** Start of Data entries **

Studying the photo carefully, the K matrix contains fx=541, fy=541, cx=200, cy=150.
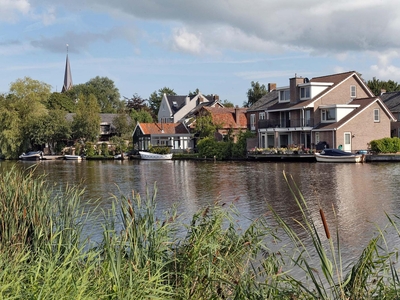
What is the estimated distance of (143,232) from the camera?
28.3 ft

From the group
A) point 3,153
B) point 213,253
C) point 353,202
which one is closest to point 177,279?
point 213,253

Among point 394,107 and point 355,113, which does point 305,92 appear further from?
point 394,107

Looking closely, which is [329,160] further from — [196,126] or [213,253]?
[213,253]

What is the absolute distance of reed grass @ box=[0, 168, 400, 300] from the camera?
632 cm

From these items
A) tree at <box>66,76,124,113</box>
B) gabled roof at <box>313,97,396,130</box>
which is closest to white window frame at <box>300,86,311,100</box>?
gabled roof at <box>313,97,396,130</box>

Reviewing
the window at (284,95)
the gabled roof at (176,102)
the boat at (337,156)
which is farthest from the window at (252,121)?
the gabled roof at (176,102)

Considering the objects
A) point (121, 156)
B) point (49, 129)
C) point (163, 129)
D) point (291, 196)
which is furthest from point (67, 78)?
point (291, 196)

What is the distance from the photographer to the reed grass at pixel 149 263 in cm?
632

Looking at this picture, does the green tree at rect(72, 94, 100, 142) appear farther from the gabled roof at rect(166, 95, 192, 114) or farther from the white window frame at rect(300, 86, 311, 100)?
the white window frame at rect(300, 86, 311, 100)

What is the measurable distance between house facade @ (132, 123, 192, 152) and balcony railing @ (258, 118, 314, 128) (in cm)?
1724

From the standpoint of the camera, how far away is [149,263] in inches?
322

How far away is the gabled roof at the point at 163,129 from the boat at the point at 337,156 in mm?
31324

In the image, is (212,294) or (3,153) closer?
(212,294)

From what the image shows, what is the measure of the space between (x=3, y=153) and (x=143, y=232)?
7594 centimetres
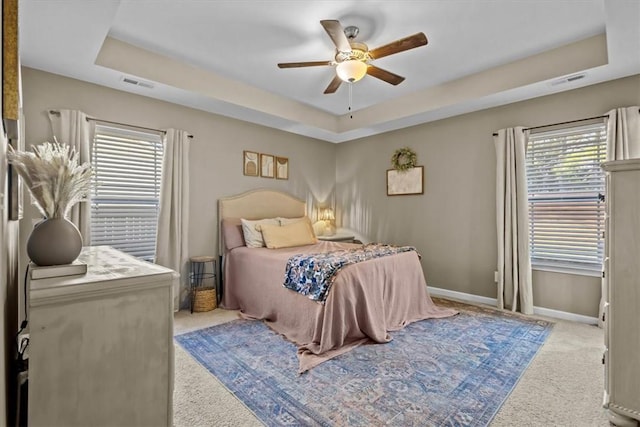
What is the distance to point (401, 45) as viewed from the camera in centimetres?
240

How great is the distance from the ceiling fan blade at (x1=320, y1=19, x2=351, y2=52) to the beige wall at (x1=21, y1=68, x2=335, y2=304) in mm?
2295

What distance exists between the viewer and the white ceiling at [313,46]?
2.37 metres

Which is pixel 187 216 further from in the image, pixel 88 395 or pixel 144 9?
pixel 88 395

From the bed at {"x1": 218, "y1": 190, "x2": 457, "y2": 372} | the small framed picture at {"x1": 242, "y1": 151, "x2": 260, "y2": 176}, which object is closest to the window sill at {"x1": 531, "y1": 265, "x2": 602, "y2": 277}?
the bed at {"x1": 218, "y1": 190, "x2": 457, "y2": 372}

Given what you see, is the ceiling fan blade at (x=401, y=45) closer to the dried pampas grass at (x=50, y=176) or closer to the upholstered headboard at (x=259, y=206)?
the dried pampas grass at (x=50, y=176)

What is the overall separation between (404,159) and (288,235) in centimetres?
213

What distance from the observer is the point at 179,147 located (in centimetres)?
373

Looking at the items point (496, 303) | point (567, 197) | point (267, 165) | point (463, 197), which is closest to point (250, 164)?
point (267, 165)

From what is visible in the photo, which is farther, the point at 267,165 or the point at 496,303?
the point at 267,165

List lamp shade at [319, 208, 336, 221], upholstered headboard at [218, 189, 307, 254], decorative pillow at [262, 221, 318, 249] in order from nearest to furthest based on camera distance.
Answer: decorative pillow at [262, 221, 318, 249], upholstered headboard at [218, 189, 307, 254], lamp shade at [319, 208, 336, 221]

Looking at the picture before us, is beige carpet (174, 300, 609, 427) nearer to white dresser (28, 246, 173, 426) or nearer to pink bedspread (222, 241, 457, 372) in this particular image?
pink bedspread (222, 241, 457, 372)

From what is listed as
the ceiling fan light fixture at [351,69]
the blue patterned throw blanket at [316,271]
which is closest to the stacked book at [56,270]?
the blue patterned throw blanket at [316,271]

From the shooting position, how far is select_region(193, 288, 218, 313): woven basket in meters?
3.69

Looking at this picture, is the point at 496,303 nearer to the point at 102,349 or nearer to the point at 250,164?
the point at 250,164
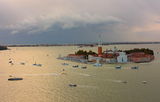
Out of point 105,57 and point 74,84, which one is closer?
point 74,84

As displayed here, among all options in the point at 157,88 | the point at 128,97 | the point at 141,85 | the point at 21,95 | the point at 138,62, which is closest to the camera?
the point at 128,97

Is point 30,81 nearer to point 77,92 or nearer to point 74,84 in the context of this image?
point 74,84

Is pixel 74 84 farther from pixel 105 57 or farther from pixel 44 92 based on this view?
pixel 105 57

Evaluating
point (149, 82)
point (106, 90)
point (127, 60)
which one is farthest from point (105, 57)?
point (106, 90)

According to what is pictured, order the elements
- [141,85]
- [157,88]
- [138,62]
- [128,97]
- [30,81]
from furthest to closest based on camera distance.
→ 1. [138,62]
2. [30,81]
3. [141,85]
4. [157,88]
5. [128,97]

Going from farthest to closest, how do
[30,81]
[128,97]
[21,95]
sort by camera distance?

** End of Data entries **

Pick out each line of the entries above that contains the word "based".

→ Task response
List lamp shade at [319, 208, 336, 221], upholstered headboard at [218, 189, 307, 254], decorative pillow at [262, 221, 318, 249] in order from nearest to furthest based on camera distance.
Is pixel 74 84 farther from pixel 105 57 or farther from pixel 44 92 based on this view?
from furthest to closest based on camera distance.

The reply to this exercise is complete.